» Objective: Update the material below by replacing each occurrence of "climber" with "mountaineer", leaving everything else unchanged.

» Excerpted records:
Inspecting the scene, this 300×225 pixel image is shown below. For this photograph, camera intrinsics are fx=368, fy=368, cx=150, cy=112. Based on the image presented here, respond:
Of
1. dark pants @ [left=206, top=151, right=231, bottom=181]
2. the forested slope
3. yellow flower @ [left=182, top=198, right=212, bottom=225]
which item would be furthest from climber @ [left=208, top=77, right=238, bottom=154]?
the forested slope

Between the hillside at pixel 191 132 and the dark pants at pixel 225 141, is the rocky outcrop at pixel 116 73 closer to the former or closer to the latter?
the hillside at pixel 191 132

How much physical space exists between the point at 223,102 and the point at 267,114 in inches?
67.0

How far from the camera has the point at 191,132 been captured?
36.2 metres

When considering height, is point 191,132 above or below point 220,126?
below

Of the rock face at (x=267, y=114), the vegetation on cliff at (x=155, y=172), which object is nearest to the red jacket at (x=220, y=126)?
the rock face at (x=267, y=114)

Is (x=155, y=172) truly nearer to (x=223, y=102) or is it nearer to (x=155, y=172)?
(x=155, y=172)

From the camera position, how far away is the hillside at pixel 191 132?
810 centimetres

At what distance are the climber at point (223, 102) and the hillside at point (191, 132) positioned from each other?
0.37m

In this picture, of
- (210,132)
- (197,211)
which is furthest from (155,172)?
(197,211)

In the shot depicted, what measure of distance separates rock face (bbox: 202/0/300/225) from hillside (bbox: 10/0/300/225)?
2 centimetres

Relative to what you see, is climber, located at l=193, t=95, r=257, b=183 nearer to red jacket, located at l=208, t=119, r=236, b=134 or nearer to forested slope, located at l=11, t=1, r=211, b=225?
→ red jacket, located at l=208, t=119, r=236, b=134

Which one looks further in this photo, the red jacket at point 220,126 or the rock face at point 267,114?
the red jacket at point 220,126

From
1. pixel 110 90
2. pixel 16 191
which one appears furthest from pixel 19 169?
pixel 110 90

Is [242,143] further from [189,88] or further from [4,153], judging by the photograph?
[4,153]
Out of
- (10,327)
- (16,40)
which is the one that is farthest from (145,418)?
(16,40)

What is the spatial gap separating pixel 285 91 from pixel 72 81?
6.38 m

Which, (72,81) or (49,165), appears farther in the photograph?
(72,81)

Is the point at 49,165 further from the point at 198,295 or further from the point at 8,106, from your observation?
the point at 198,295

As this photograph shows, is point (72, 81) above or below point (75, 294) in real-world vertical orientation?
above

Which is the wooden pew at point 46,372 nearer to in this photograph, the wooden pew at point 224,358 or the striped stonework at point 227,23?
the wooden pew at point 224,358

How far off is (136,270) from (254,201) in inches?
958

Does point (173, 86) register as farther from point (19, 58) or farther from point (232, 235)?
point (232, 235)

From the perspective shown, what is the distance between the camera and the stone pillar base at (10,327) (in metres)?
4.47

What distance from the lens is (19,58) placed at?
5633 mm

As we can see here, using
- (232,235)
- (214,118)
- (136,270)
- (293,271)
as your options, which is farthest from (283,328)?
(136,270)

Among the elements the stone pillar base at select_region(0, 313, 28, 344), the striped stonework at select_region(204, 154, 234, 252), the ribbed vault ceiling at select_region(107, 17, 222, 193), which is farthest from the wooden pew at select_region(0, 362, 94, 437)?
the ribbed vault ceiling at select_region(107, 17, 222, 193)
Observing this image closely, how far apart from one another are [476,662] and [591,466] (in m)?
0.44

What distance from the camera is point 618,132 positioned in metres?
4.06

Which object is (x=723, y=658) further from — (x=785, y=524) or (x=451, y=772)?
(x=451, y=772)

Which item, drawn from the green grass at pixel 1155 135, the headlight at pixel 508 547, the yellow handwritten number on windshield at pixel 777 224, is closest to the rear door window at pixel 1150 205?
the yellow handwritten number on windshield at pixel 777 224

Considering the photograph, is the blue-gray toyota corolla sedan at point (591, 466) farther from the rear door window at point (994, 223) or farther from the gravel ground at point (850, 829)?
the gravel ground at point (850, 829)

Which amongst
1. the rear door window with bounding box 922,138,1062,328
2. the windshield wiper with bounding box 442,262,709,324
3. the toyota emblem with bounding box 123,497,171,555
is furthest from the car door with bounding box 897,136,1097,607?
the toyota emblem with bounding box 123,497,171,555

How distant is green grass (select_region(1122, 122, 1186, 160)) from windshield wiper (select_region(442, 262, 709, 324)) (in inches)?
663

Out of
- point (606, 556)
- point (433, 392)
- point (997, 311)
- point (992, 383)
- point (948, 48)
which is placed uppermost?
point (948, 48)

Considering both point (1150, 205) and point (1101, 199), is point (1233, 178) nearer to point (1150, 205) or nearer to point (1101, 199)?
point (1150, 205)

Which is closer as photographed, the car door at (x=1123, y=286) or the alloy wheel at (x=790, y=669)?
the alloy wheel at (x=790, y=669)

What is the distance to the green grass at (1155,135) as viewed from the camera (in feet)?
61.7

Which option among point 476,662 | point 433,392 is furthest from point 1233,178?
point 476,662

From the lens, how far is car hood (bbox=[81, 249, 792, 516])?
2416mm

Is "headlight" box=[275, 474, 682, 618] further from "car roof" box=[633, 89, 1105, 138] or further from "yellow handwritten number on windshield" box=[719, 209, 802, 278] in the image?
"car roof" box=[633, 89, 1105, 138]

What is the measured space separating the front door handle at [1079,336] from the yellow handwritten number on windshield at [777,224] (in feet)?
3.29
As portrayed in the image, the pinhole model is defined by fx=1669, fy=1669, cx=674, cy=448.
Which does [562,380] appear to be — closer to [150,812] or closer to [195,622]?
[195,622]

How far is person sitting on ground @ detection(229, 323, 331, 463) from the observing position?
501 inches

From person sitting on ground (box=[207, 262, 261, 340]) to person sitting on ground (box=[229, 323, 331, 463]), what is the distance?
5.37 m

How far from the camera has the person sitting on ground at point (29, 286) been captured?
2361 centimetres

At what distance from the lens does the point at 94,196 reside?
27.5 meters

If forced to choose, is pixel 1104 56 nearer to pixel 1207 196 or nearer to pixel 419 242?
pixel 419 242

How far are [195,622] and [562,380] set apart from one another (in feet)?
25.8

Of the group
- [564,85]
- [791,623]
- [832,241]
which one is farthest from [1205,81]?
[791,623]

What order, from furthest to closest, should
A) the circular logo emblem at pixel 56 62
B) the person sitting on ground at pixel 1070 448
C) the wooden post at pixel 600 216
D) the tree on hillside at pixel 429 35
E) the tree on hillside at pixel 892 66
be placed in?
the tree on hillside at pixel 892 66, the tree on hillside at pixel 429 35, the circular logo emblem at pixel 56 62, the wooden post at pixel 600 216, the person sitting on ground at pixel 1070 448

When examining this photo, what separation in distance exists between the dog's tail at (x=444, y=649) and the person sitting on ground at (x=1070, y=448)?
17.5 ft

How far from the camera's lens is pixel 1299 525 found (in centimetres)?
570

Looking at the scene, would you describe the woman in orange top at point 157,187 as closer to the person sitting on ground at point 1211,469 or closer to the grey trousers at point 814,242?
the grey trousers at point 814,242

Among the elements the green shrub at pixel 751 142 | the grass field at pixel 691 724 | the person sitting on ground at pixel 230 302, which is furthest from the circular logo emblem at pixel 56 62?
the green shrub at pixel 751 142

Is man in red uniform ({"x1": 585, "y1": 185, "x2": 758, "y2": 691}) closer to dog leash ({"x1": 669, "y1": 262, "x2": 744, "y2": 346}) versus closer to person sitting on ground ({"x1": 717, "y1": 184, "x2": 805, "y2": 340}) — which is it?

» Task output:
Inspecting the scene, this 300×225 pixel image is shown below. For this photograph, camera intrinsics are fx=368, fy=368, cx=150, cy=112. Based on the image presented here, respond:
Of
1. dark pants @ [left=206, top=151, right=231, bottom=181]
2. the forested slope
3. yellow flower @ [left=182, top=198, right=212, bottom=225]
which item would be furthest from mountaineer @ [left=208, top=77, right=238, bottom=154]?
the forested slope

Between the hillside at pixel 191 132 and the dark pants at pixel 225 141, is the rocky outcrop at pixel 116 73 closer to the former or closer to the latter?
the hillside at pixel 191 132

How much physical space exists between the point at 223,102 and the point at 267,114 in inches?
67.0

How far from the camera has the point at 191,132 been captured?
36.2 metres

When considering height, is point 191,132 above or below point 220,126?
below

Of the rock face at (x=267, y=114), the vegetation on cliff at (x=155, y=172), which object is nearest to the red jacket at (x=220, y=126)?
the rock face at (x=267, y=114)

Is (x=155, y=172) truly nearer to (x=223, y=102) or is it nearer to (x=155, y=172)?
(x=155, y=172)

From the camera position, how far away is the hillside at pixel 191 132?
810 centimetres

At what distance are the mountaineer at point (223, 102) and the hillside at point (191, 132) positioned from each other?
0.37m

In this picture, of
- (210,132)
- (197,211)
which is furthest from (155,172)?
(197,211)

In the shot depicted, what measure of distance separates rock face (bbox: 202/0/300/225) from hillside (bbox: 10/0/300/225)?
2 centimetres

Relative to what you see, is mountaineer, located at l=193, t=95, r=257, b=183 nearer to red jacket, located at l=208, t=119, r=236, b=134 or nearer to forested slope, located at l=11, t=1, r=211, b=225?
→ red jacket, located at l=208, t=119, r=236, b=134

Which one looks further in this photo, the red jacket at point 220,126 or the rock face at point 267,114?
the red jacket at point 220,126

From
1. pixel 110 90
2. pixel 16 191
which one appears furthest from pixel 19 169?
pixel 110 90

Is [242,143] further from [189,88] or further from [4,153], judging by the photograph?
[4,153]
Out of
- (10,327)
- (16,40)
which is the one that is farthest from (145,418)?
(16,40)

What is the spatial gap separating pixel 285 91 from pixel 72 81?
6.38 m

Which, (72,81) or (49,165), appears farther in the photograph?
(72,81)

Is the point at 49,165 further from the point at 198,295 or further from the point at 8,106, from your observation?
the point at 198,295

As this photograph shows, is point (72, 81) above or below point (75, 294) in real-world vertical orientation?
above

Which is the wooden pew at point 46,372 nearer to in this photograph, the wooden pew at point 224,358 or the striped stonework at point 227,23?
the wooden pew at point 224,358

How far off is (136,270) from (254,201) in inches?
958

Does point (173, 86) register as farther from point (19, 58) or farther from point (232, 235)?
point (232, 235)

From the perspective shown, what is the distance between the camera and the stone pillar base at (10,327) (in metres)?
4.47

What distance from the lens is (19,58) placed at?
5633 mm

As we can see here, using
- (232,235)
- (214,118)
- (136,270)
- (293,271)
as your options, which is farthest from (283,328)?
(136,270)

Among the elements the stone pillar base at select_region(0, 313, 28, 344), the striped stonework at select_region(204, 154, 234, 252), the ribbed vault ceiling at select_region(107, 17, 222, 193), which is farthest from the wooden pew at select_region(0, 362, 94, 437)?
the ribbed vault ceiling at select_region(107, 17, 222, 193)
Observing this image closely, how far apart from one another are [476,662] and [591,466] (in m)?
0.44

What distance from the camera is point 618,132 positioned in metres?
4.06

Which object is (x=723, y=658) further from — (x=785, y=524) or (x=451, y=772)?
(x=451, y=772)

Which item, drawn from the green grass at pixel 1155 135, the headlight at pixel 508 547, the yellow handwritten number on windshield at pixel 777 224, is closest to the rear door window at pixel 1150 205?
the yellow handwritten number on windshield at pixel 777 224

Considering the photograph, is the blue-gray toyota corolla sedan at point (591, 466) farther from the rear door window at point (994, 223) or farther from the gravel ground at point (850, 829)?
the gravel ground at point (850, 829)

Which amongst
1. the rear door window with bounding box 922,138,1062,328
2. the windshield wiper with bounding box 442,262,709,324
3. the toyota emblem with bounding box 123,497,171,555
is furthest from the car door with bounding box 897,136,1097,607?
the toyota emblem with bounding box 123,497,171,555

How distant is green grass (select_region(1122, 122, 1186, 160)) from windshield wiper (select_region(442, 262, 709, 324)) (in inches)?
663

Out of
- point (606, 556)
- point (433, 392)
- point (997, 311)
- point (992, 383)
- point (948, 48)
which is placed uppermost?
point (948, 48)

Considering both point (1150, 205) and point (1101, 199), is point (1233, 178) nearer to point (1150, 205) or nearer to point (1101, 199)?
point (1150, 205)

Which is closer as photographed, the car door at (x=1123, y=286) or the alloy wheel at (x=790, y=669)?
the alloy wheel at (x=790, y=669)

What is the distance to the green grass at (1155,135) as viewed from the camera (in feet)?
61.7

Which option among point 476,662 | point 433,392 is furthest from point 1233,178?
point 476,662

From the lens, how far is car hood (bbox=[81, 249, 792, 516])?
2416mm

Is "headlight" box=[275, 474, 682, 618] further from "car roof" box=[633, 89, 1105, 138] or further from "yellow handwritten number on windshield" box=[719, 209, 802, 278] in the image?
"car roof" box=[633, 89, 1105, 138]

What is the measured space separating the front door handle at [1079,336] from the yellow handwritten number on windshield at [777,224] (in feet)?
3.29
As portrayed in the image, the pinhole model is defined by fx=1669, fy=1669, cx=674, cy=448.
Which does [562,380] appear to be — closer to [150,812] or closer to [195,622]?
[195,622]

How far is person sitting on ground @ detection(229, 323, 331, 463) from the observing position?
501 inches

From person sitting on ground (box=[207, 262, 261, 340]) to person sitting on ground (box=[229, 323, 331, 463]), what is the distance?
5.37 m

How far from the camera has the person sitting on ground at point (29, 286) been captured?
2361 centimetres

At what distance from the lens does the point at 94,196 reside?
27.5 meters

If forced to choose, is pixel 1104 56 nearer to pixel 1207 196 or nearer to pixel 419 242?
pixel 419 242

How far are [195,622] and [562,380] set apart from one another (in feet)?
25.8

Of the group
- [564,85]
- [791,623]
- [832,241]
which one is farthest from [1205,81]?
[791,623]

What order, from furthest to closest, should
A) the circular logo emblem at pixel 56 62
B) the person sitting on ground at pixel 1070 448
C) the wooden post at pixel 600 216
D) the tree on hillside at pixel 429 35
E) the tree on hillside at pixel 892 66
be placed in?
the tree on hillside at pixel 892 66, the tree on hillside at pixel 429 35, the circular logo emblem at pixel 56 62, the wooden post at pixel 600 216, the person sitting on ground at pixel 1070 448

When examining this photo, what separation in distance exists between the dog's tail at (x=444, y=649) and the person sitting on ground at (x=1070, y=448)?
17.5 ft

How far from the camera's lens is pixel 1299 525 found (in centimetres)?
570

Looking at the scene, would you describe the woman in orange top at point 157,187 as closer to the person sitting on ground at point 1211,469 or closer to the grey trousers at point 814,242?
the grey trousers at point 814,242

Among the elements the green shrub at pixel 751 142 | the grass field at pixel 691 724 | the person sitting on ground at pixel 230 302, which is furthest from the circular logo emblem at pixel 56 62?
the green shrub at pixel 751 142

Is man in red uniform ({"x1": 585, "y1": 185, "x2": 758, "y2": 691}) closer to dog leash ({"x1": 669, "y1": 262, "x2": 744, "y2": 346}) versus closer to person sitting on ground ({"x1": 717, "y1": 184, "x2": 805, "y2": 340}) — which is it?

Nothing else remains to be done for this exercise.